It started when a large group of armed blacks opened fire on a crowd of whites, when a white deputy tried to disarm one of them.
The whites fell back to arm themselves, and the battle was on, with lots of shooting on both sides. Unfortunately for the black side, the whites were better shots.
Timeline of the Tulsa race battle
http://www.personal.utulsa.edu/~marc-carlson/riot/tulsatime.html
I could see a repetition of that happening if an armed BLM march gets into a firefight.
btt
Re: 8 - Come on - that’s not when the riot started. You’re missing a whole group of acts that are both violent and otherwise.
I believe I read this (or similar) on a previous anniversary of the riot.
It seems that the riot was not the fault of one side or the other but simply the result of on going animosity on both sides.
And as usual the minority loses.
As Stalin said Quantity has a quality all its own.
As for reparations, I suppose the BLM sympathizers would argue the families of those who were asked to surrender and were subsequently killed when they would not, should receive reparations regardless of their actions.
There is no way to fairly distribute reparations at this late date.
A city, particularly in this country in this day and age is like a river, ‘you don’t step in the same river twice’.

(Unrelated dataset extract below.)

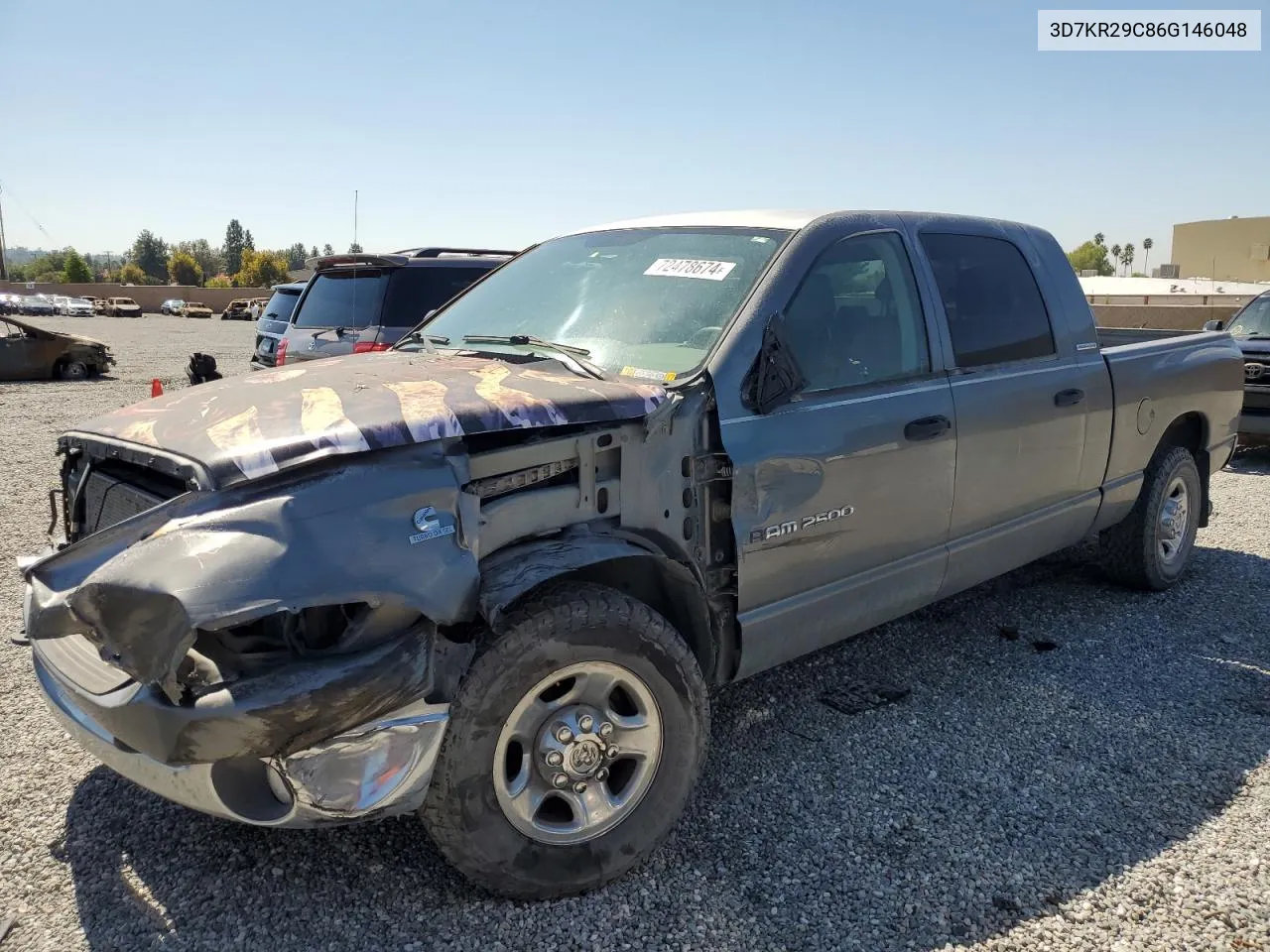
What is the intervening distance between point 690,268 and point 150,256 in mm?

The families that lived their then have largely moved on and new families have moved in. Those who lived in Tulsa then are almost all dead and those born since live there now. Certainly, those who governed Tulsa then are long since dead.
In no logical way are those living in and governing Tulsa today responsible for what occurred there 100 years ago.
From the reports cited in that time line there is no way to lay blame to what occurred to any person or group of persons.